In het licht van de uitwerking van een nieuw ftk heb ik in de afgelopen periode intensief overleg gevoerd met vertegenwoordigers van de Stichting van de Arbeid, de Pensioenfederatie, pensioenuitvoerders (in het bijzonder PFZW in het kader van de invaarpilot), toezichthouders (AFM en DNB), en verschillende ouderenorganisaties en politieke jongerenorganisaties.

Ik zal het voorontwerp van wet samen met deze brief via het internet openbaar maken voor consultatie. Men kan dan zowel op het voorontwerp van wet als op de in deze brief geschetste aanvulling op het nominale contract tot 6 september 2013 reageren. Voor het kerstreces zal een wetsvoorstel bij uw Kamer worden ingediend met het oog op een inwerkingtreding per 1 januari 2015.

GEGEVENS HIERONDER
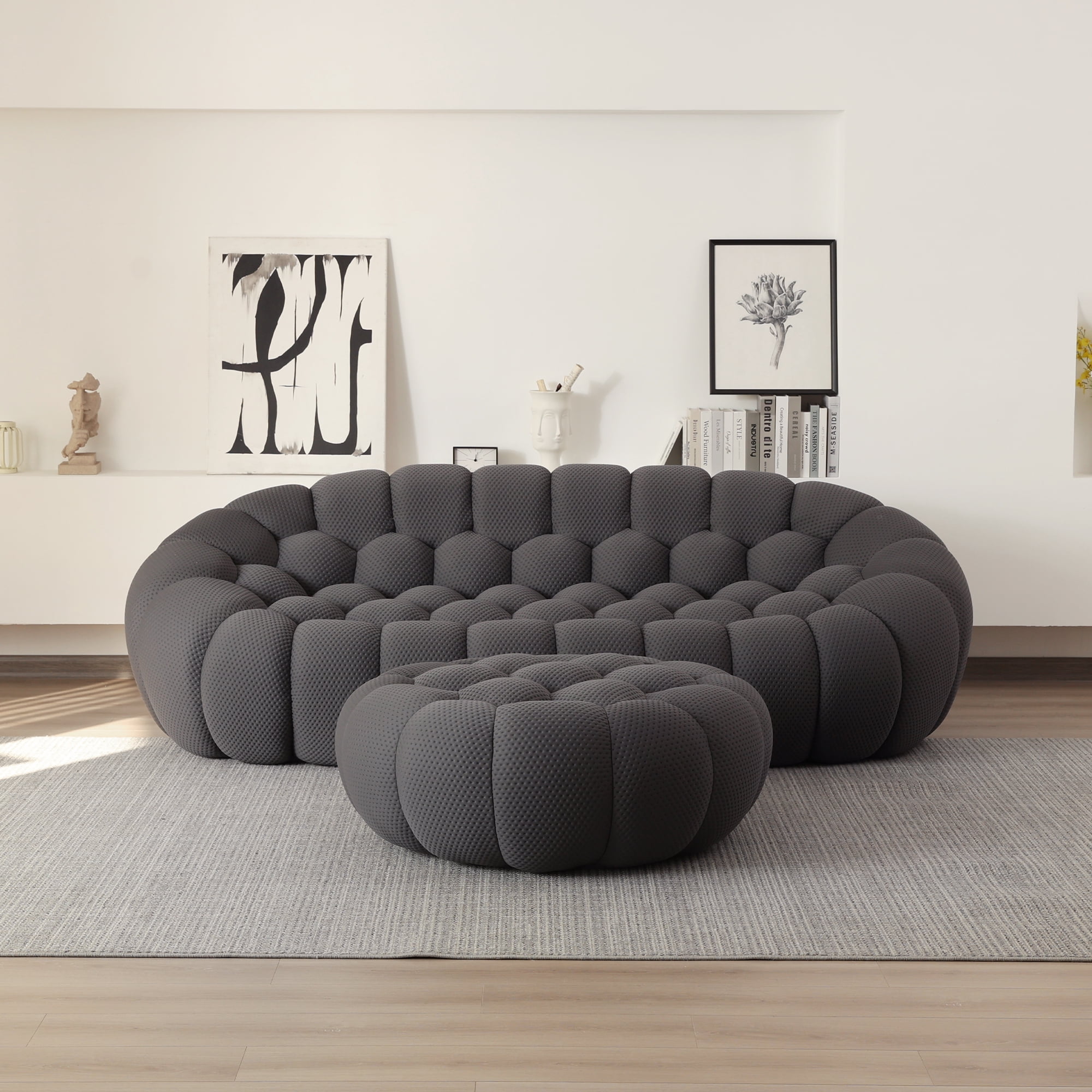 Sodrens 98.43" Bubble Couch,Modern Upholstered Mesh Fabric Lazy Floor Sofa,3D Honeycomb Shape Bubble Sofa Curved Couch for Living Room,Office,Apartment,No-Assembly(Dark Grey,3-Seater)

TE MAKEN OPDRACHTEN
**a)** Stemmen de volgende uitspraken overeen met de tekst over het nieuwe ftk? Antwoord per uitspraak met ja of nee en citeer letterlijk de woorden uit de tekst die de doorslag geven.
(i) Er is overleg gevoerd met de toezichthouders AFM en DNB.
(ii) Op het voorontwerp van wet kan tot 6 september 2013 gereageerd worden.
(iii) Het wetsvoorstel is gericht op een inwerkingtreding per 1 januari 2014.
**b)** Neem uit de tekst over het nieuwe ftk letterlijk het gedeelte over dat begint bij "In het licht" en eindigt bij "per 1 januari 2015.".

ANTWOORDEN OPDRACHTEN
**a)**
(i) Ja: "toezichthouders (AFM en DNB)"
(ii) Ja: "Men kan dan zowel op het voorontwerp van wet als op de in deze brief geschetste aanvulling op het nominale contract tot 6 september 2013 reageren."
(iii) Nee: "met het oog op een inwerkingtreding per 1 januari 2015"

**b)**
In het licht van de uitwerking van een nieuw ftk heb ik in de afgelopen periode intensief overleg gevoerd met vertegenwoordigers van de Stichting van de Arbeid, de Pensioenfederatie, pensioenuitvoerders (in het bijzonder PFZW in het kader van de invaarpilot), toezichthouders (AFM en DNB), en verschillende ouderenorganisaties en politieke jongerenorganisaties.

Ik zal het voorontwerp van wet samen met deze brief via het internet openbaar maken voor consultatie. Men kan dan zowel op het voorontwerp van wet als op de in deze brief geschetste aanvulling op het nominale contract tot 6 september 2013 reageren. Voor het kerstreces zal een wetsvoorstel bij uw Kamer worden ingediend met het oog op een inwerkingtreding per 1 januari 2015.